CONCLUSIONS:  Combined ipi and RT is a treatment option in metastatic melanoma with apparently little additive toxicity when hypofractionated RT is employed.  The abscopal effect is an increasingly common phenomenon in observed patients treated with this regimen.

So....Still small numbers...and still sucky results for many...but better than ipi or radiation alone for others!!!  After getting ipi....8 patients had progressive disease and 2 had stable disease.  BUT...after getting RT, 12+ months out - 2 have had a complete response, 4 have had partial responses, 1 has stable disease, and 3 have progressive disease with one death.  Still better than the 8 with progressive disease after ipi alone!!!  Per my Bentie statistician that is a clinical benefit of 70%!!!!  Then there is the abscopal effect to consider, with, of the 5 patients evaluated for it, 2 demonstrating progressive disease out of the field of radiation, 1 with stable tumors out of the field, and 2 with a positive abscopal effect with tumors regressed or cleared in non-radiated areas!  I think we are still unclear if ipi followed by RT is best...or vice versa...or if it matters at all.  I know there are more studies looking at this ongoing.

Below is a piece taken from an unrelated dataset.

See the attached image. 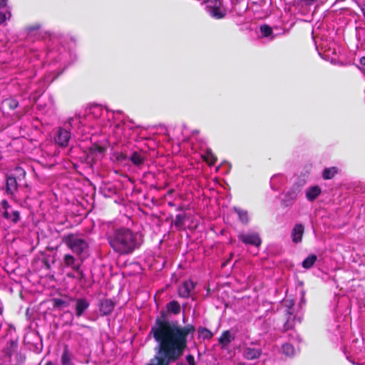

Fingers crossed for all of you out there!!! - c


  1. Thnx 4 this blog. Husband (57) 2C -nodular ulcerated -10/07. Interferon. Stage 4 (lung abdomen mets) 10/13. Ipi/PD1 trial 11/13 here in Denver.Adverse events 12/13. BMS: no more drugs. Scans next week. Hopeful and afraid. Thanks for the facts. Not knowing is hard.

    1. So sorry for you and your husband's situation. I understand very well the strange and uncomfortable hopeful/afraid scenario. I wish so much that I had a magic wand. But, without it...I will just hold you both in my heart and wish you my very best. Keep me posted. Hang in there.